LONDON -- The Wimbledon title kept eluding Shingo Kunieda, so he turned to Roger Federer for advice on how to play on grass.
That did the trick.
Kunieda won his first Wimbledon title in wheelchair singles on Sunday and his 28th Grand Slam singles title overall. It was his fourth straight major singles title and finally allowed him to complete a career Grand Slam.
"My question was how to play on grass and how to think when behind, yeah, on grass," Kunieda said of his conversation with Federer, an eight-time champion at the All England Club. "He said, 'Yeah, you should attack every point. If you (make a) mistake, no regret. That's the key, yeah,' he said."
The 38-year-old Japanese player defeated Alfie Hewett of Britain 4-6, 7-5, 7-6 (10-5) on No. 3 Court, a day after he and partner Gustavo Fernandez of Argentina won the doubles title.
Kunieda had only reached one Wimbledon singles final in four previous appearances, finishing as runner-up in 2019.
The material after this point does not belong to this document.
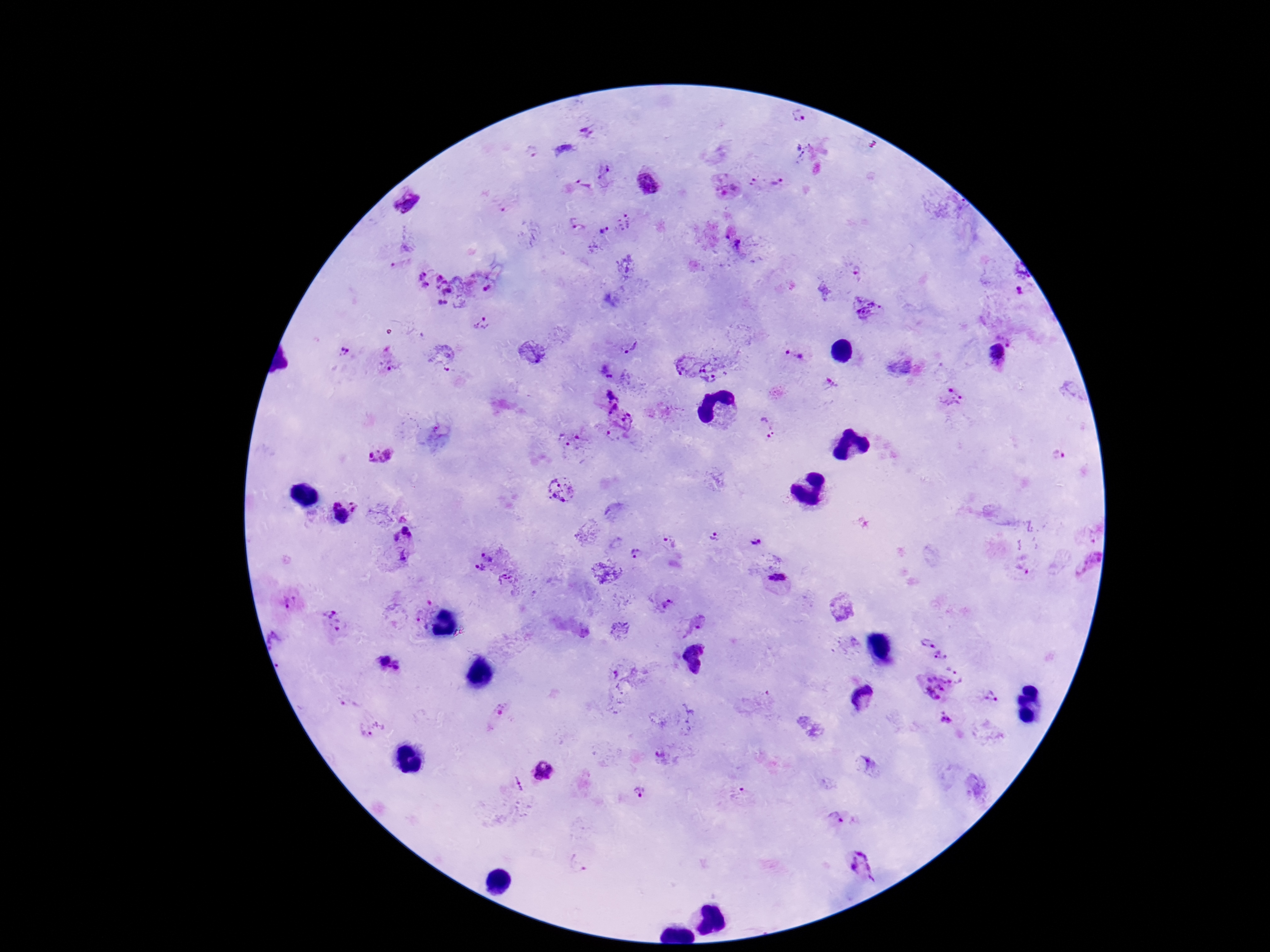

Approximate centers as [x, y] in pixels. Plasmodium parasite locations: [798, 116], [610, 172], [650, 181], [778, 182], [751, 184], [727, 185], [580, 186], [628, 221], [578, 226], [606, 230], [741, 246], [1015, 279], [486, 282], [435, 285], [868, 309], [481, 322], [630, 344], [341, 353], [999, 354], [794, 357], [388, 358], [684, 363], [713, 374], [611, 394], [954, 399], [618, 419], [767, 427], [573, 440], [1058, 454], [378, 455], [563, 488], [335, 502], [355, 505], [408, 531], [714, 536], [756, 540], [670, 543], [636, 553], [489, 555], [403, 557], [479, 569], [506, 578], [779, 578], [290, 603], [665, 605], [335, 622], [697, 624], [926, 641], [942, 654], [389, 665], [954, 666], [933, 688], [991, 692], [348, 705], [497, 715], [946, 720], [371, 728], [661, 757], [863, 764], [543, 772], [514, 783], [641, 793], [738, 793], [835, 817], [579, 864], [862, 865]. One field from this slide. Patient malaria status: positive. Giemsa-stained preparation. Image is 1270×952 pixels. Thick peripheral-blood smear. Smartphone photograph taken through the microscope eyepiece. 100x magnification.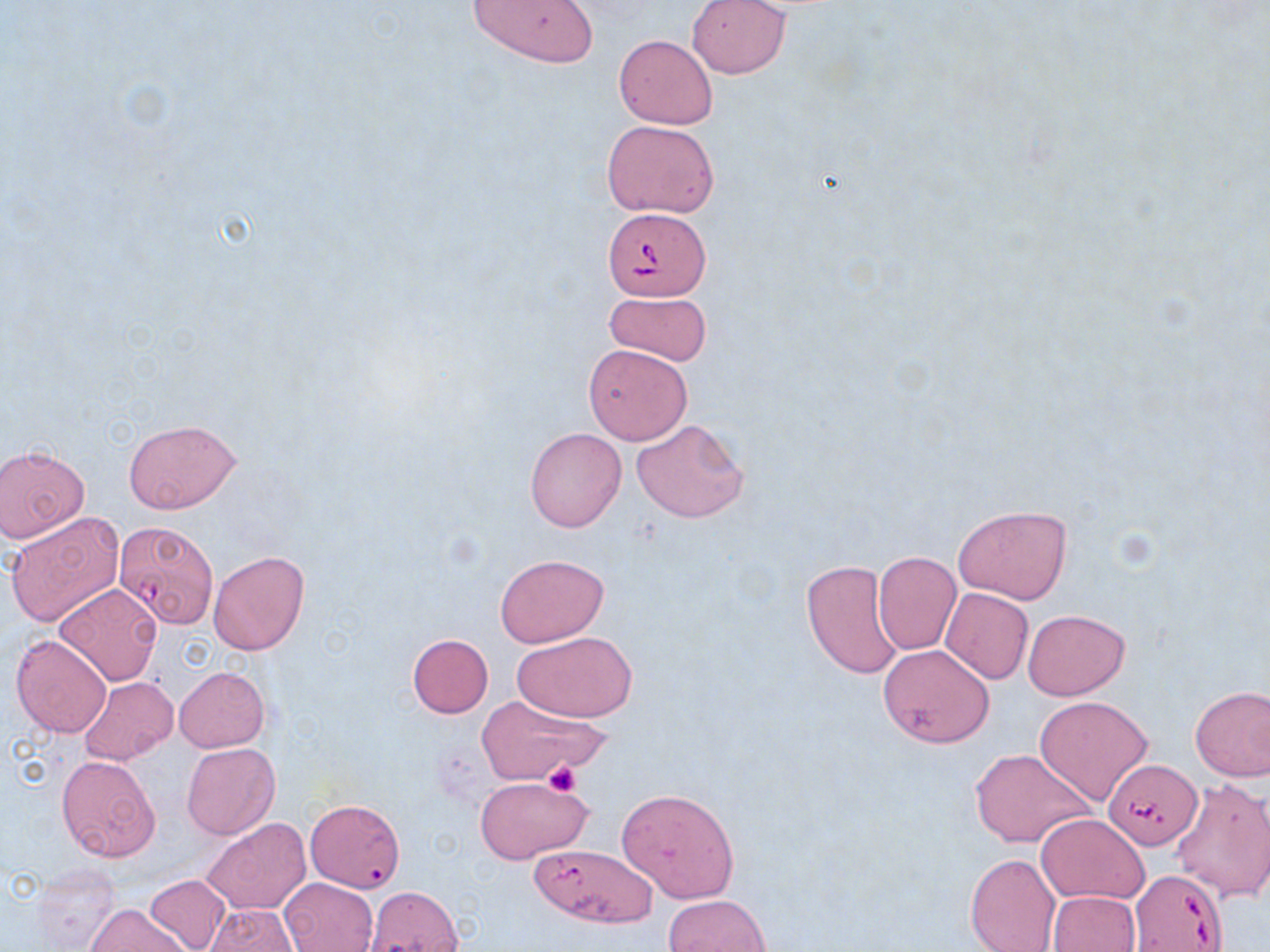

He is the first men's wheelchair player to complete a career Grand Slam, and now holds all four major titles at the same time after winning this year's Australian Open and French Open, as well as last year's U.S. Open.
"I think this title is very hardest one because of grass," Kunieda said. "But this year I could find the way to play on the grass. So now I can say I can play well on grass."
Hewett was looking for his sixth Grand Slam title and first at Wimbledon. He also lost in the final to Kunieda at last year's U.S. Open and this year's Australian Open.
Overall, Kunieda has won 11 singles titles at the Australian Open, eight at the French Open and eight at the U.S. Open. He also has 22 Grand Slam doubles titles, including winning his fourth at Wimbledon on Saturday.
"Really wanted to get this title," Kunieda said. "You know, my age, 38, so I was thinking it will be last chance today. Yes, I very happy about that."